(TO BE DONE) All lines from the line containing "Is man's arm" up to and including the last line of the listing below should be echoed exactly; no other lines belong in the response.

(THE RECORDS)
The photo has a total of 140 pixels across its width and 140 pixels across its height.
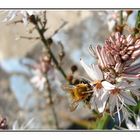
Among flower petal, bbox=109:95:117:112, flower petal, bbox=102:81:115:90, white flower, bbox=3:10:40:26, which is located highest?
white flower, bbox=3:10:40:26

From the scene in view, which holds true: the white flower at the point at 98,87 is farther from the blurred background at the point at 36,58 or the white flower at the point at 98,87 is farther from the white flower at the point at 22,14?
the blurred background at the point at 36,58

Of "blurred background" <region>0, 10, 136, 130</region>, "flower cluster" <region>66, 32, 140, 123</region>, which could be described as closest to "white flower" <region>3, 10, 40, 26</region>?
"flower cluster" <region>66, 32, 140, 123</region>

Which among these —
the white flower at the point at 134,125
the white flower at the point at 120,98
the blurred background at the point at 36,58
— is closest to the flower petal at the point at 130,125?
the white flower at the point at 134,125

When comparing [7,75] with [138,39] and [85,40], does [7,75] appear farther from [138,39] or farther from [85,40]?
[138,39]

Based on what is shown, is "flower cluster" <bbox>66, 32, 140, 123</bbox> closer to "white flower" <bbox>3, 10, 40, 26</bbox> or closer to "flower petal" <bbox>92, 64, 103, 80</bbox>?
"flower petal" <bbox>92, 64, 103, 80</bbox>
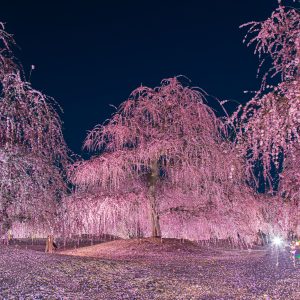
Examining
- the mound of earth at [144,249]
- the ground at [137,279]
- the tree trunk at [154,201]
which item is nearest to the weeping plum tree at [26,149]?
the ground at [137,279]

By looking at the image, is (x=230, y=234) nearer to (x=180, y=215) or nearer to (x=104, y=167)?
(x=180, y=215)

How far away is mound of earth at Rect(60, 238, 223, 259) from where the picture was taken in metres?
14.1

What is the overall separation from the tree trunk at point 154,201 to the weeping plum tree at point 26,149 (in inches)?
332

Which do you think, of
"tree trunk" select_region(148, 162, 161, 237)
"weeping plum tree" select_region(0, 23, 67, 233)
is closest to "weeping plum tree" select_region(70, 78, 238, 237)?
"tree trunk" select_region(148, 162, 161, 237)

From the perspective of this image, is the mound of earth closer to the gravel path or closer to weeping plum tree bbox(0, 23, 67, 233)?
the gravel path

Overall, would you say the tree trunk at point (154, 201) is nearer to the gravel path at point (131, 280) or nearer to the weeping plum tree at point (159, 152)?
the weeping plum tree at point (159, 152)

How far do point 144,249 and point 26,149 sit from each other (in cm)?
811

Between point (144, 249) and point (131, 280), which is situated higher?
point (144, 249)

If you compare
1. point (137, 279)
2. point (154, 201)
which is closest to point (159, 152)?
point (154, 201)

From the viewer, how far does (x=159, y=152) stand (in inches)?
602

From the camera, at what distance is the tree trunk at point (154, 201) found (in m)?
16.0

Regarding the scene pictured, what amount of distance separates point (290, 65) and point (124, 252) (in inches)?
401

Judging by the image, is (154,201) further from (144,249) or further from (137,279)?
(137,279)

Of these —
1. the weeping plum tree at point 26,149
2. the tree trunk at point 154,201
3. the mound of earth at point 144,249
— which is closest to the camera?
the weeping plum tree at point 26,149
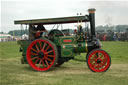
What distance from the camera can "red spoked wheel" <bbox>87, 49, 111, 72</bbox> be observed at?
622 centimetres

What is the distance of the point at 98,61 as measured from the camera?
631 centimetres

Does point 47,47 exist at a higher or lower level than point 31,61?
higher

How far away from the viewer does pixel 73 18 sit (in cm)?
655

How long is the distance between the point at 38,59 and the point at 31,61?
0.90 feet

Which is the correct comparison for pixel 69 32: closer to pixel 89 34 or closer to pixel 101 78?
pixel 89 34

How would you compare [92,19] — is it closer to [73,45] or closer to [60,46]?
[73,45]

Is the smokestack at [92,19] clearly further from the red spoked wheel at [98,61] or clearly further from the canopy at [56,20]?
the red spoked wheel at [98,61]

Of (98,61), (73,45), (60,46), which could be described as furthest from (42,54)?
(98,61)

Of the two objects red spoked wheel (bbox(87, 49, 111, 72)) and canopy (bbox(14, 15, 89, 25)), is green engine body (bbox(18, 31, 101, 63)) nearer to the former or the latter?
red spoked wheel (bbox(87, 49, 111, 72))

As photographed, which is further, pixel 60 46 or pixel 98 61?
pixel 60 46

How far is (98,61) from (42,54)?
1884 millimetres

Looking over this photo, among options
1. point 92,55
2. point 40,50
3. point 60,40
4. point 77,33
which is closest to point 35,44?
point 40,50

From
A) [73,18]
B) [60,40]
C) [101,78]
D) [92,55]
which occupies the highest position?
[73,18]

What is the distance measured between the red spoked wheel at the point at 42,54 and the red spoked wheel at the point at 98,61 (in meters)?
1.13
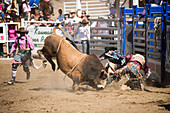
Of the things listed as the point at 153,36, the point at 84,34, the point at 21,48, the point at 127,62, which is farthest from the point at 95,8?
the point at 127,62

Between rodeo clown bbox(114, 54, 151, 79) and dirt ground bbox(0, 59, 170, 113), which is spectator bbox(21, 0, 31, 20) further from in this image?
rodeo clown bbox(114, 54, 151, 79)

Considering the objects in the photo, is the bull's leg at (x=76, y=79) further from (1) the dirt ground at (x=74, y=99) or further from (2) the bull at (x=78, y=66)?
(1) the dirt ground at (x=74, y=99)

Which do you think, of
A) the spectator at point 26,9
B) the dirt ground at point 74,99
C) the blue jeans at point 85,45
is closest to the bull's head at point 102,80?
the dirt ground at point 74,99

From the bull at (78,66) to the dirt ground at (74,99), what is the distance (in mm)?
235

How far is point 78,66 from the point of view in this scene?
6664 millimetres

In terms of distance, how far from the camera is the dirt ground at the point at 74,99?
5.01m

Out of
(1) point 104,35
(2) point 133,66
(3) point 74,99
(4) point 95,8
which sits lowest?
(3) point 74,99

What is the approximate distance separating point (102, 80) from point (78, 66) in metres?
0.60

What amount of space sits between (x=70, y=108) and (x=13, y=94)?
185 cm

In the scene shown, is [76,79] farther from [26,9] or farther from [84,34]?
[26,9]

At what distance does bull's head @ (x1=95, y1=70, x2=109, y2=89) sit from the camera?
654cm

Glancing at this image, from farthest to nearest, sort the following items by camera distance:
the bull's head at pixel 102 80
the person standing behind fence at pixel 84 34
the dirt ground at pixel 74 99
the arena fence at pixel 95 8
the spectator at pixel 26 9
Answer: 1. the arena fence at pixel 95 8
2. the spectator at pixel 26 9
3. the person standing behind fence at pixel 84 34
4. the bull's head at pixel 102 80
5. the dirt ground at pixel 74 99

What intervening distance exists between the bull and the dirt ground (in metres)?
0.23

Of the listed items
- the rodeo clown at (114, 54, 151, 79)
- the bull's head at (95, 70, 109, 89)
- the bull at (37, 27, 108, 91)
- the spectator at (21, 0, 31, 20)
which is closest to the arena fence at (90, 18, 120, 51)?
the rodeo clown at (114, 54, 151, 79)
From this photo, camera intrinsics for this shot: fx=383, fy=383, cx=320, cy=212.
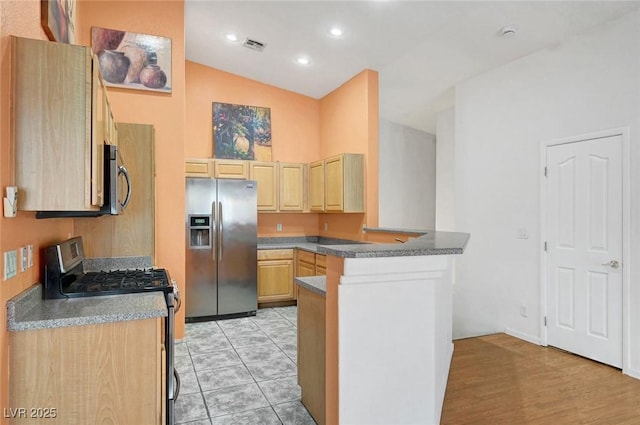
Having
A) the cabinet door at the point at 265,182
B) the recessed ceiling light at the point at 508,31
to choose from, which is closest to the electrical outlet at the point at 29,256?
the cabinet door at the point at 265,182

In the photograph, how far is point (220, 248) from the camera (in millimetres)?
4840

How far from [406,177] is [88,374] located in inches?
243

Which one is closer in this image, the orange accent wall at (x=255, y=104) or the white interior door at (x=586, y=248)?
the white interior door at (x=586, y=248)

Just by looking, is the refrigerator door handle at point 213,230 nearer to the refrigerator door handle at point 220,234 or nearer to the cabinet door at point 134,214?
the refrigerator door handle at point 220,234

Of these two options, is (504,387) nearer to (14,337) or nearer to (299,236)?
(14,337)

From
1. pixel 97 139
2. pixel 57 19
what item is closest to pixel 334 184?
pixel 57 19

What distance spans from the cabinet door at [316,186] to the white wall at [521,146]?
189 cm

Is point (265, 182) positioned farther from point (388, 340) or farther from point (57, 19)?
point (388, 340)

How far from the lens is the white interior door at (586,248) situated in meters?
3.36

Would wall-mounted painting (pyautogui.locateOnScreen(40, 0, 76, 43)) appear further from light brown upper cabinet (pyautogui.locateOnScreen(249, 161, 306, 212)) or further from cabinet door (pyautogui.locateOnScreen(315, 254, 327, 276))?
cabinet door (pyautogui.locateOnScreen(315, 254, 327, 276))

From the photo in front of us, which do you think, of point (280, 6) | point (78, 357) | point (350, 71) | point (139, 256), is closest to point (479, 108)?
point (350, 71)

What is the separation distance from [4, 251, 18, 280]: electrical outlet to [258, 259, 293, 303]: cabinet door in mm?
3808

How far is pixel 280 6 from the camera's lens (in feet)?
12.6

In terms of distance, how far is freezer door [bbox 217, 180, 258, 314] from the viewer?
16.0 ft
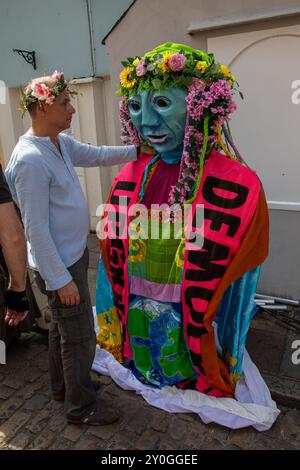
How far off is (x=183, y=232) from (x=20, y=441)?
1524 mm

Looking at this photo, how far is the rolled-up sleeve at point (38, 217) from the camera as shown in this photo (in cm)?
179

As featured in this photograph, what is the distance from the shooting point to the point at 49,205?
192cm

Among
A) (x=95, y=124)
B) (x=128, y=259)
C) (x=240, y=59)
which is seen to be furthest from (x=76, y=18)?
(x=128, y=259)

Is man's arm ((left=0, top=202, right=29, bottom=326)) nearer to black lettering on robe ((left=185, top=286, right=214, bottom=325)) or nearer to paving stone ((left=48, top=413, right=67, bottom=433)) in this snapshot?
paving stone ((left=48, top=413, right=67, bottom=433))

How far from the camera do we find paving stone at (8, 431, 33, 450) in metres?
2.20

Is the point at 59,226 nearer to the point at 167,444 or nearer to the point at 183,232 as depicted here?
the point at 183,232

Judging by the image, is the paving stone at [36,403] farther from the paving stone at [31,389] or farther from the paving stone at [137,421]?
the paving stone at [137,421]

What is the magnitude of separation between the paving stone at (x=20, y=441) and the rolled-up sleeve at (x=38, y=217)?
3.26ft

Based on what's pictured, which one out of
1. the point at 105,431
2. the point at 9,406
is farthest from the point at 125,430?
the point at 9,406

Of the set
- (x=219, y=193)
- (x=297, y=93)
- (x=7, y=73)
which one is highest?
(x=7, y=73)

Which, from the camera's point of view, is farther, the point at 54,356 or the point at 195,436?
the point at 54,356

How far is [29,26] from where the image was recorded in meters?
5.22

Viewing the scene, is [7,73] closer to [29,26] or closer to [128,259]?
[29,26]

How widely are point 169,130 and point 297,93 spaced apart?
1405 mm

(SOLUTION TO THIS EXERCISE)
Is man's arm ((left=0, top=202, right=29, bottom=326)) nearer to black lettering on robe ((left=185, top=286, right=214, bottom=325)) or nearer to paving stone ((left=48, top=413, right=67, bottom=433)) in this snapshot?
paving stone ((left=48, top=413, right=67, bottom=433))

How far from the camera do we find paving stone at (8, 431, 33, 450) in metres?
2.20

Is the point at 59,226 nearer to the point at 167,444 or nearer to the point at 183,232 as depicted here?
the point at 183,232

Judging by the image, is the paving stone at [36,403] farther from the paving stone at [31,389] or farther from the paving stone at [137,421]?
the paving stone at [137,421]

What is the magnitude of separation between the paving stone at (x=20, y=441) and the rolled-up sleeve at (x=38, y=217)?
3.26ft

Based on what's pictured, which one out of
1. the point at 105,431
2. the point at 9,406
is farthest from the point at 125,430?
the point at 9,406

Of the set
- (x=219, y=193)
- (x=297, y=93)
- (x=7, y=73)
which one is highest?
(x=7, y=73)

Which, from the camera's point of view, is farther, the point at 54,356 or the point at 195,436?
the point at 54,356

How far is [29,26] from where the image was recorded in meters?
5.22

Viewing the scene, is [7,73] closer to [29,26] or closer to [128,259]?
[29,26]

How widely are point 169,130 and point 297,93 spaced apart?
1405 mm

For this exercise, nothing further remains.